Tuesday, September 30, 2008

Check out what I'm up to at work

If you're ever bored or a teacher looking for new ideas, check out my teaching blog at:

http://mrlocascioenglish.blogspot.com/

For each day I teach, I write a short summary of the lesson and provide links to documents and handouts. I created this site to help students who are absent or behind on their work. They can access it from any location and print out the materials they need. It's pretty neat, and pretty simple, but you'd be surprised how few teachers actually do stuff like this.

TEACHING UPDATE

Congratulations to me (ooh, it hurts these days to pat my own back) for making it through my first month as a public school teacher. The 10-12 hour days are not dragging me down too much, though I've learned the value of going to bed early.

Some days I come home stressed out and at wit's end. Most days, I'm glad to report, are full of joy and exaltation. I'm one of those lucky few Americans who loves their job and looks forward to going to work each day. Truth is, I don't have much of a life outside of teaching, but that's okay. My colleagues and family provide enough companionship. If I had a pet, it would be lonely. My plants are barely making it.

Here's a short, funny story that shows how learning expectations have changed over time. One of my biggest discoveries has been that freshman students DO NOT DO HOMEWORK!

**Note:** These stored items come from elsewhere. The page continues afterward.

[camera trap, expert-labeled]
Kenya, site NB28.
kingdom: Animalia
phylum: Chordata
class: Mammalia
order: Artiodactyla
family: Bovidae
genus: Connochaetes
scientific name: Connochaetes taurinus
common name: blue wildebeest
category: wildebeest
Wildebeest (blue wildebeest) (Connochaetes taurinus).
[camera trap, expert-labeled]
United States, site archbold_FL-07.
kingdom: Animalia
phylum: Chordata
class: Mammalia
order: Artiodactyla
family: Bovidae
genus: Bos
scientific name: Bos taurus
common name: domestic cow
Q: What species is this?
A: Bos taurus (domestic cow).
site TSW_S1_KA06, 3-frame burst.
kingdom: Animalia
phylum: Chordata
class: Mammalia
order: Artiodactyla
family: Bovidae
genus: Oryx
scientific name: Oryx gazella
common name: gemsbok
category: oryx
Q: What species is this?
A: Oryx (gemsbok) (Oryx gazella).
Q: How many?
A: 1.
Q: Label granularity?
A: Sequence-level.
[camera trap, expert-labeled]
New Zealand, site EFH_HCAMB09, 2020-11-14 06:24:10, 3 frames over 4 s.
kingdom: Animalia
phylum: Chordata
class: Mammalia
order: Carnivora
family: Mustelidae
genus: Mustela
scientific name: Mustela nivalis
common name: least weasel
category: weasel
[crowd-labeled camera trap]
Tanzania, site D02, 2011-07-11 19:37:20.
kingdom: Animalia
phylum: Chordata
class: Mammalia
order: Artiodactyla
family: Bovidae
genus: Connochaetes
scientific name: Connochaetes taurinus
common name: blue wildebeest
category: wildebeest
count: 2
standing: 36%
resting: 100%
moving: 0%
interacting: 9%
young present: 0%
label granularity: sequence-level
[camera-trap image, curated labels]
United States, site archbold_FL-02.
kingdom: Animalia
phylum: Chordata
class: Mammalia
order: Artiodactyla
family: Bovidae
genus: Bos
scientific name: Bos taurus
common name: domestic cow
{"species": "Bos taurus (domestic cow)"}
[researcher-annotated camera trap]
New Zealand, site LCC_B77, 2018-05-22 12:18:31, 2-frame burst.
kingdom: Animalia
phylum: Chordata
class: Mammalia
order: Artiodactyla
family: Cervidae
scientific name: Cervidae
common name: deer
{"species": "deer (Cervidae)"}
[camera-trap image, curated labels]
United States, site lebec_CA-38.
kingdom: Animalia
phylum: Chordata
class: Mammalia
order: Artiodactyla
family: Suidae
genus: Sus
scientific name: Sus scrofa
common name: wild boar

I had them do an art project in class last Thursday, a Concrete Poem, culling together supplies from various personal supplies, and borrowing more from others. And despite my constant haranguing and imperious mingling, many students chose to use the in-class work time to fart around. This was a mistake on my part because I capitulated and said they could turn in their finished work the next day.

But I made a prediction. I said, considering recent trends, that less than 2/3 of the class will turn in their homework on time. I told them, if I am wrong, I will give everyone in the class candy. Friday, first hour, I asked for the concrete poems first thing. As they were taking a grammar test, I checked off names on a list. After the test, I made an announcement that they were three short of making the 2/3 necessary to get the candy. Suddenly, four of my more dilatory students, severe sufferers of HUA syndrome (say this like Al Pacino's character in Scent of a Woman), turned in their work. They made the 2/3 completion goal by one student.

Unfortunately, my other two classes weren't even close. But that's okay. Fewer papers to grade and more candy for me.

Quote of the month: "You can lead a HUA to water, but you can't make him or her think."